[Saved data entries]
_____
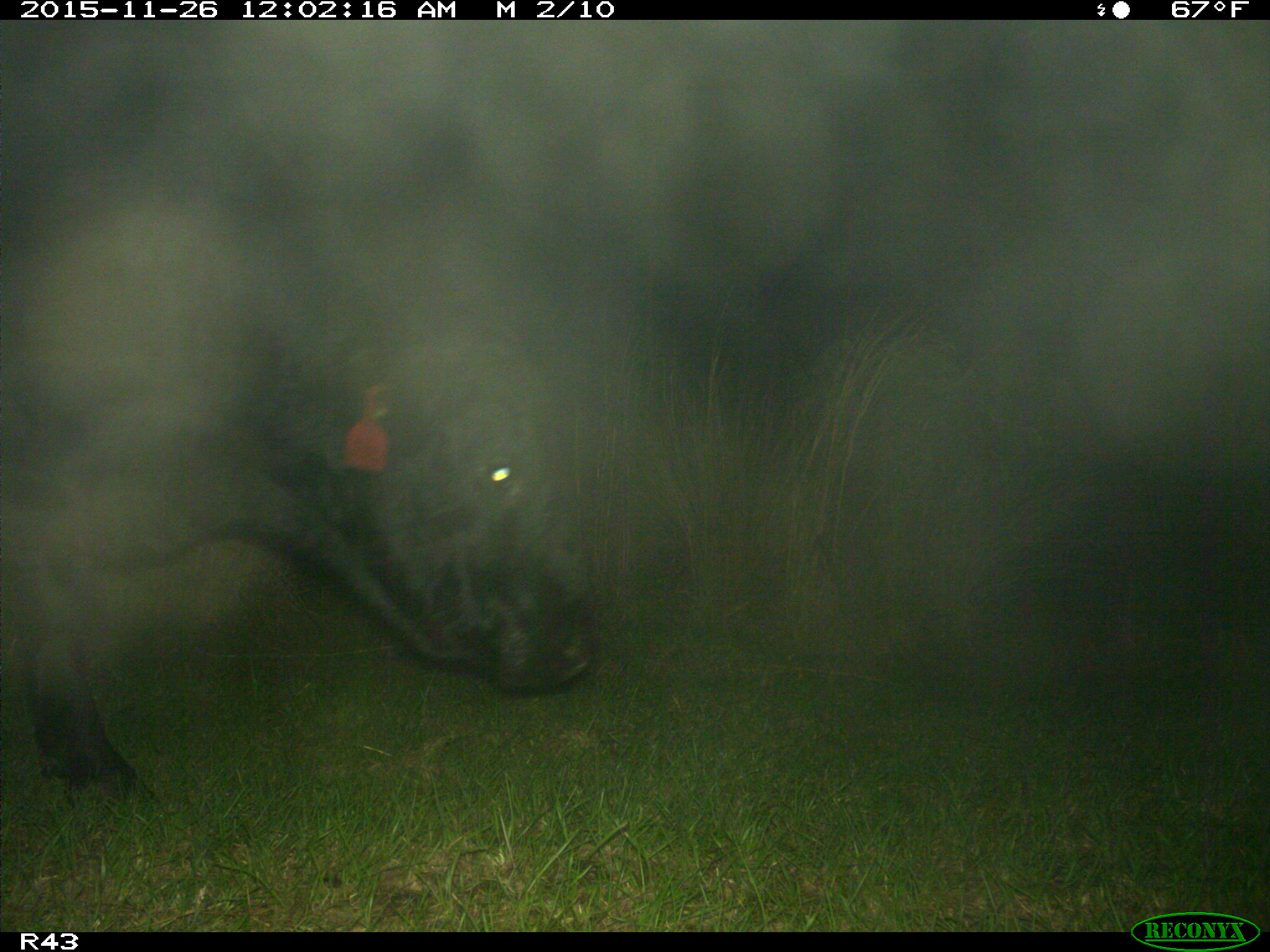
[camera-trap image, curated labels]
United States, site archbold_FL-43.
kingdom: Animalia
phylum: Chordata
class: Mammalia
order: Artiodactyla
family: Bovidae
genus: Bos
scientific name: Bos taurus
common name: domestic cow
Bos taurus (domestic cow).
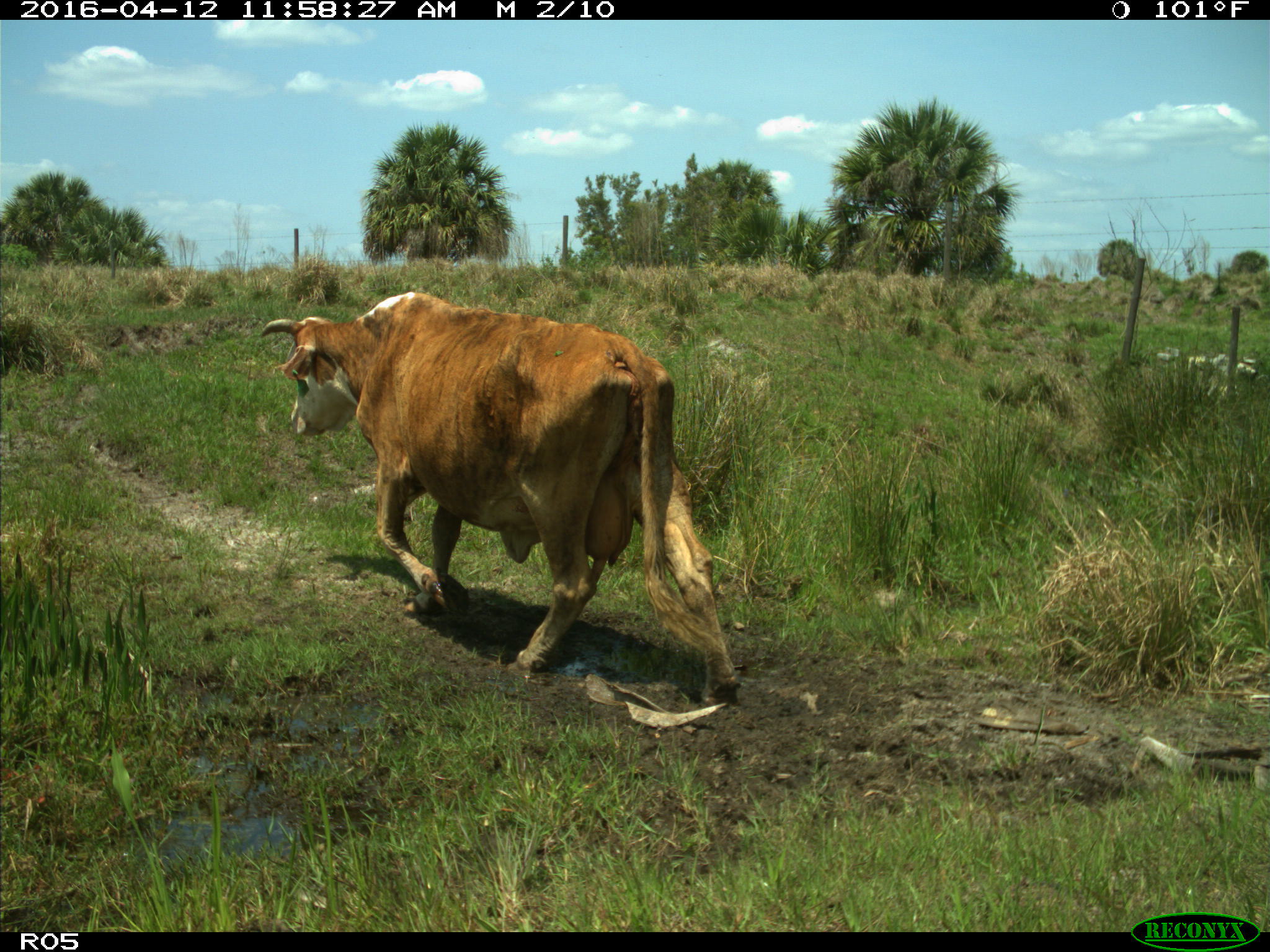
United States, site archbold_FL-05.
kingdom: Animalia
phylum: Chordata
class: Mammalia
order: Artiodactyla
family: Bovidae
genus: Bos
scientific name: Bos taurus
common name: domestic cow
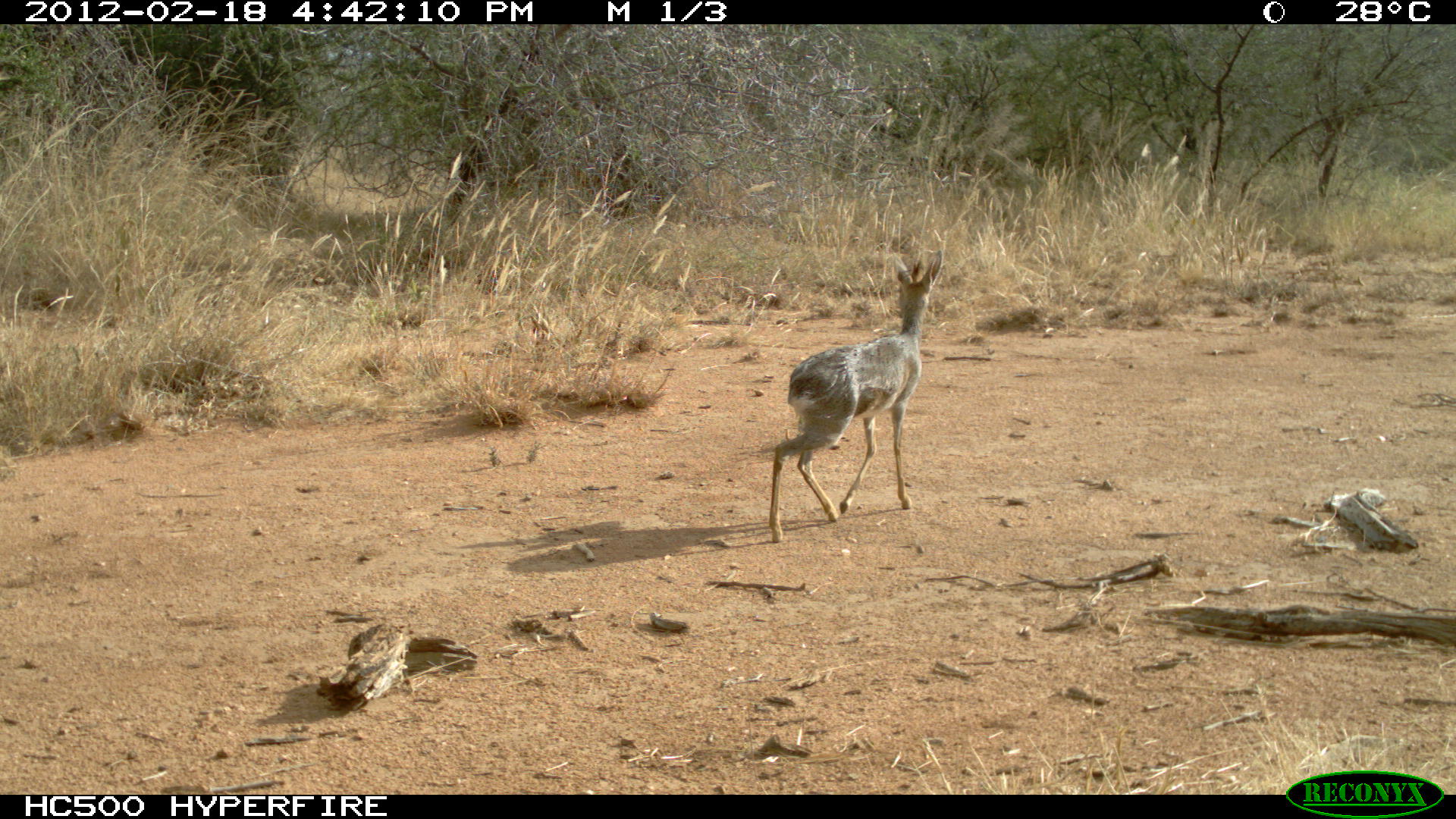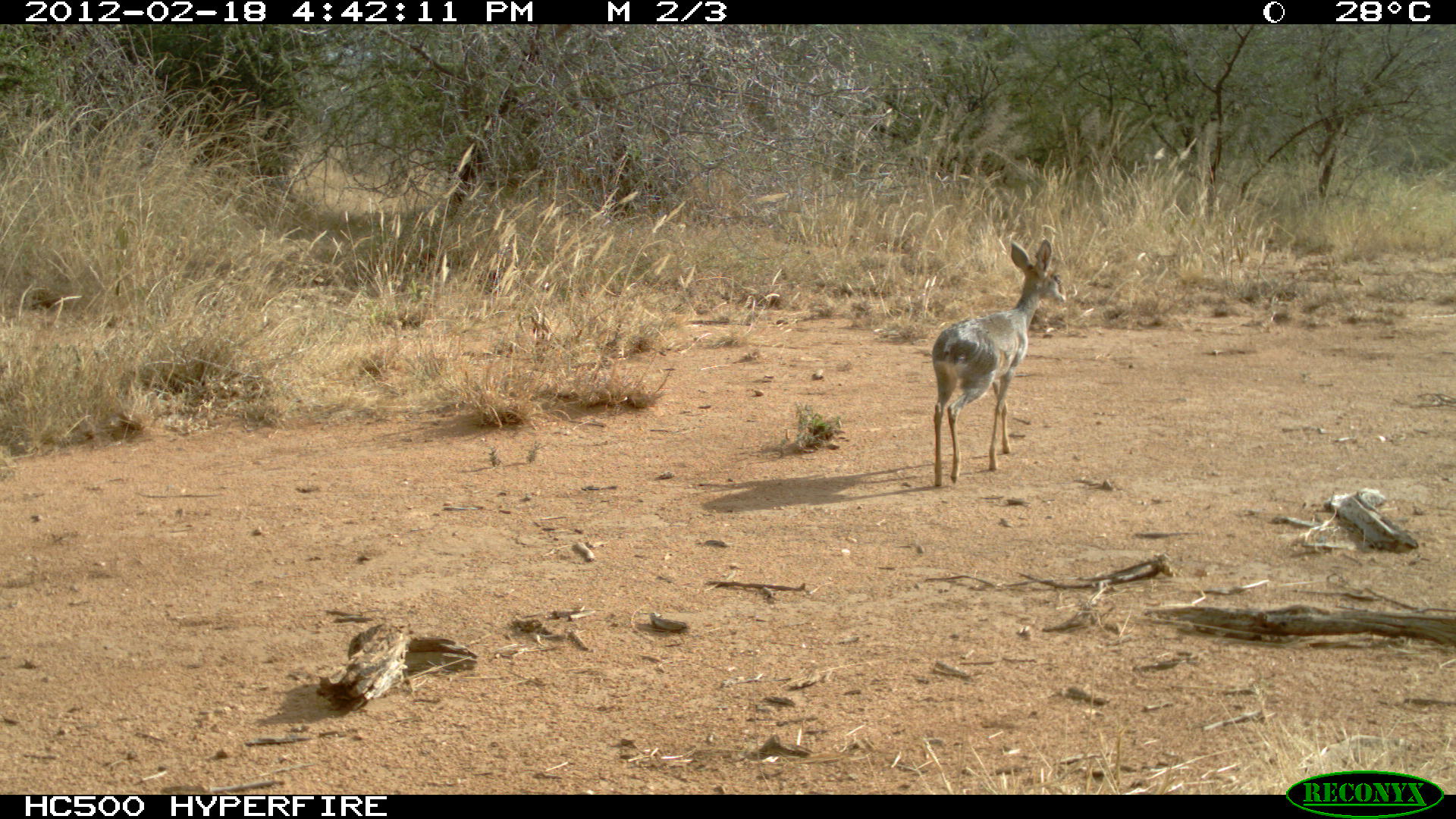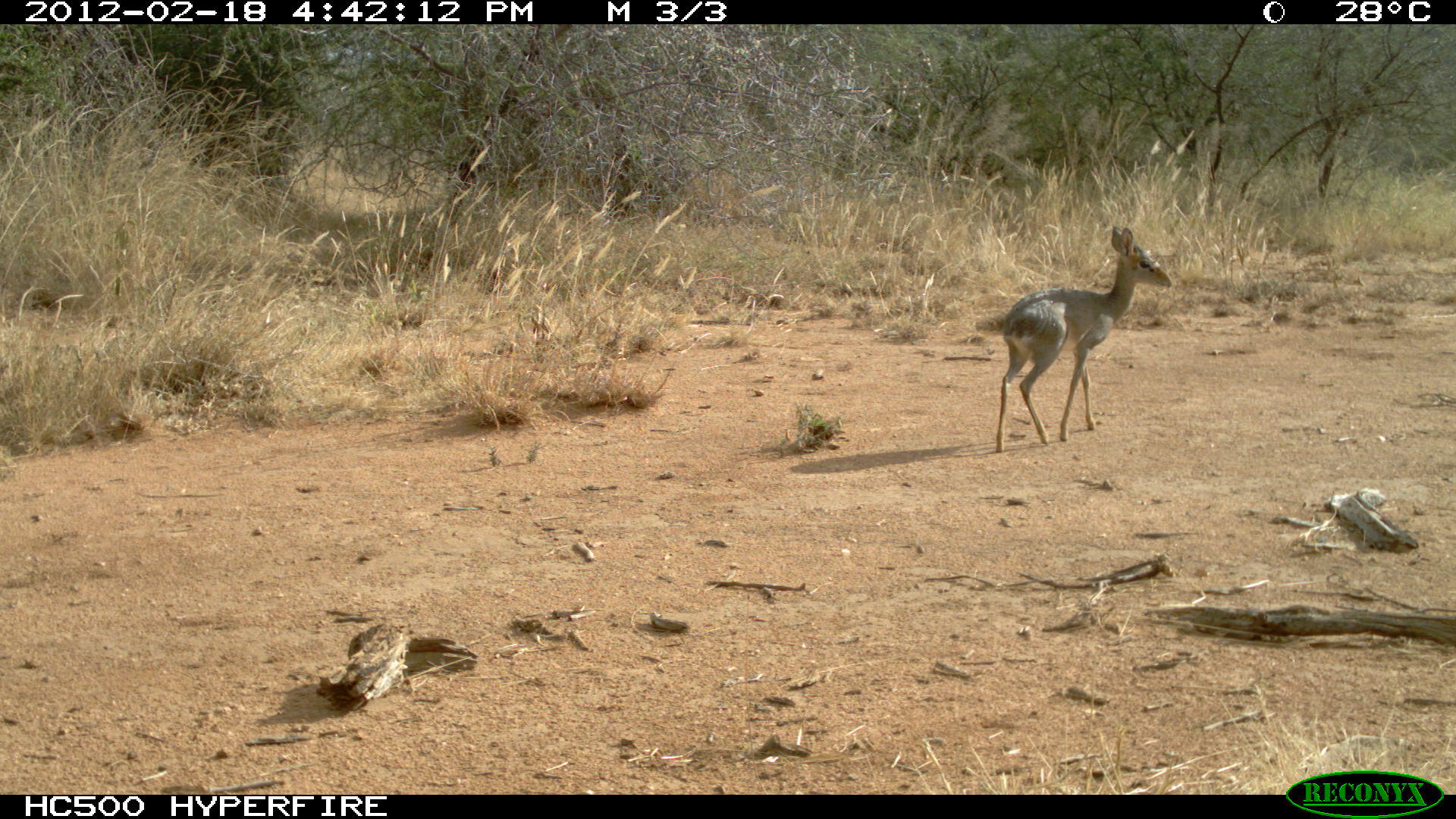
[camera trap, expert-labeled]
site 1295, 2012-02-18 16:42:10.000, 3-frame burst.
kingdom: Animalia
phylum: Chordata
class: Mammalia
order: Artiodactyla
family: Bovidae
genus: Madoqua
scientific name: Madoqua guentheri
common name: günther's dik-dik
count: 1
_____
Task details ▸ Give the data again exactly as it stands, apart from the pictures.

Result of the exercise ▸
[camera-trap image, curated labels]
United States, site archbold_FL-43.
kingdom: Animalia
phylum: Chordata
class: Mammalia
order: Artiodactyla
family: Bovidae
genus: Bos
scientific name: Bos taurus
common name: domestic cow
Bos taurus (domestic cow).
United States, site archbold_FL-05.
kingdom: Animalia
phylum: Chordata
class: Mammalia
order: Artiodactyla
family: Bovidae
genus: Bos
scientific name: Bos taurus
common name: domestic cow
[camera trap, expert-labeled]
site 1295, 2012-02-18 16:42:10.000, 3-frame burst.
kingdom: Animalia
phylum: Chordata
class: Mammalia
order: Artiodactyla
family: Bovidae
genus: Madoqua
scientific name: Madoqua guentheri
common name: günther's dik-dik
count: 1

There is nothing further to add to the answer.